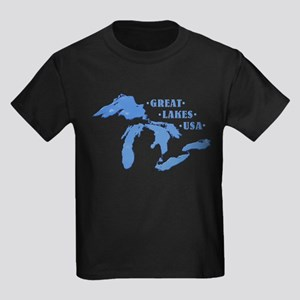 GREAT LAKES USA Kids Dark T-Shirt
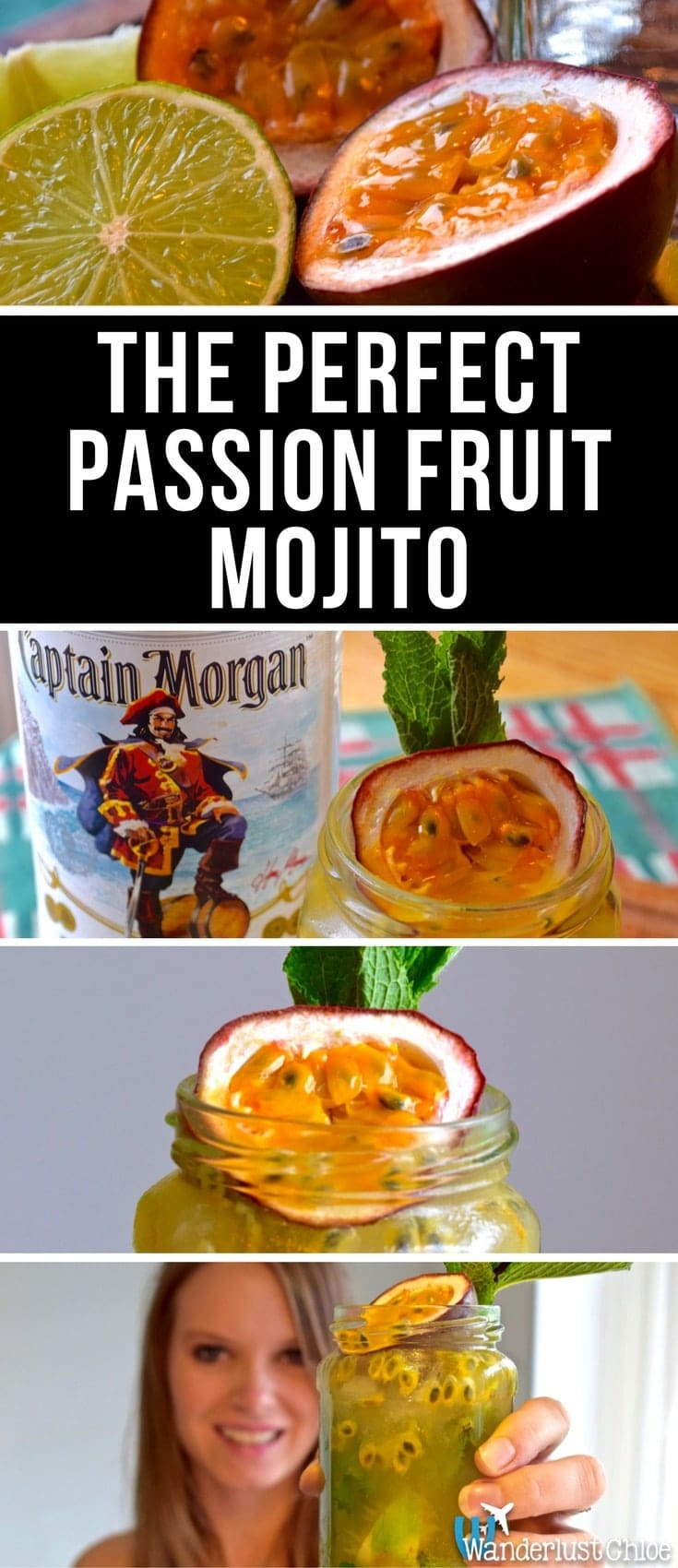 The Perfect Passion Fruit Mojito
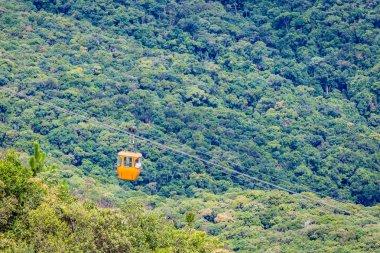 Pocos de Caldas, Minas Gerias/Brazil. Cable cars view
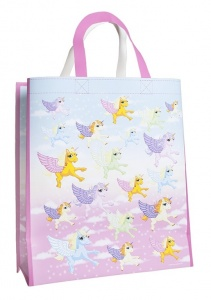 Kamparo unicorn shopping bag 25 liters pink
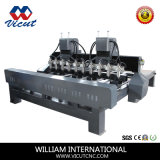 Rotary Axis (VCT-1518FR-4H)를 가진 Sale 최신 4 Spindles CNC Cutting Machine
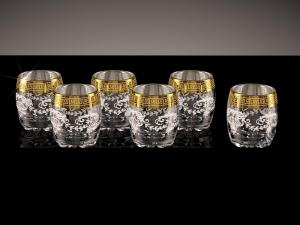 Фото Стеклоизделия, Фужеры, бокалы, рюмки, бренди, мартини Стопки Сильвана рисунок Барокко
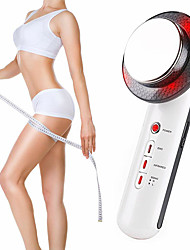 cheap -3-IN-1 Ultrasonic Cavitation Machine EMS Fat Burner Infrared Therapy Body Slimming Massager Cellulite Weight Loss Skin Tighten Handheld Beauty Cellulite Massager Device for Belly Waist Arm Leg Hip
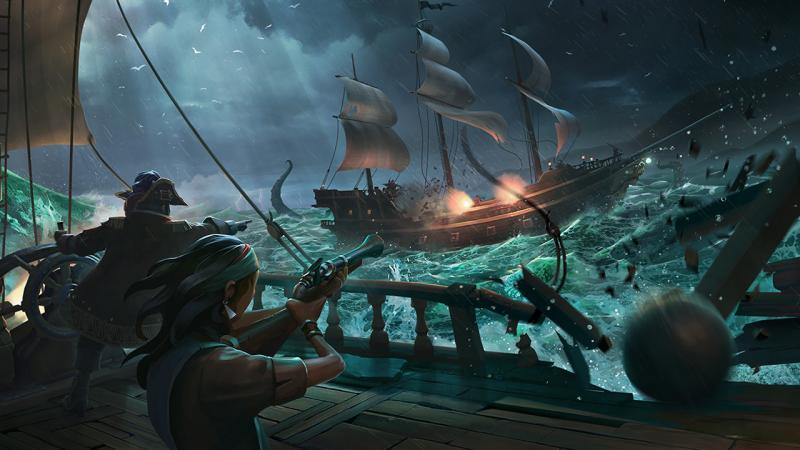 Геймплейные трансляции Sea of Thieves повысили количество предзаказов игры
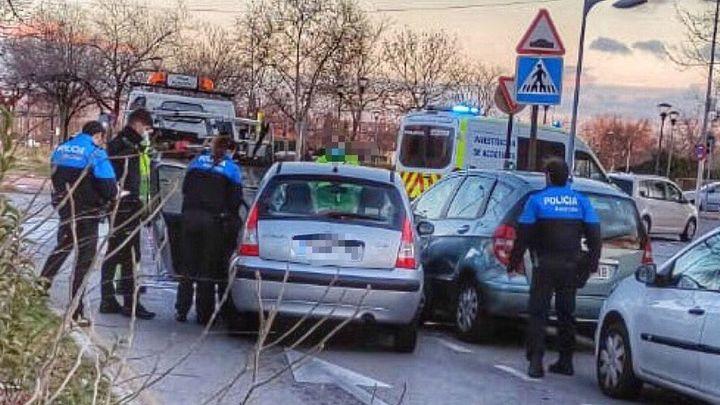 Tres accidentes de tráfico en tres días en Alcorcon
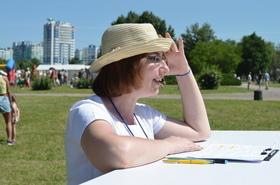 Фото 19 - Фестиваль тимбилдинга 'Summer Challenge'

§ THE TASK: Only one stretch of the entries above is needed: the lines from the one containing "cheap -3-IN-1 Ultrasonic" through the one containing "Tres accidentes de". Copy it exactly, without the pictures.

§ SOLUTION FOR THIS PROBLEM:
 cheap -3-IN-1 Ultrasonic Cavitation Machine EMS Fat Burner Infrared Therapy Body Slimming Massager Cellulite Weight Loss Skin Tighten Handheld Beauty Cellulite Massager Device for Belly Waist Arm Leg Hip
 Геймплейные трансляции Sea of Thieves повысили количество предзаказов игры
 Tres accidentes de tráfico en tres días en Alcorcon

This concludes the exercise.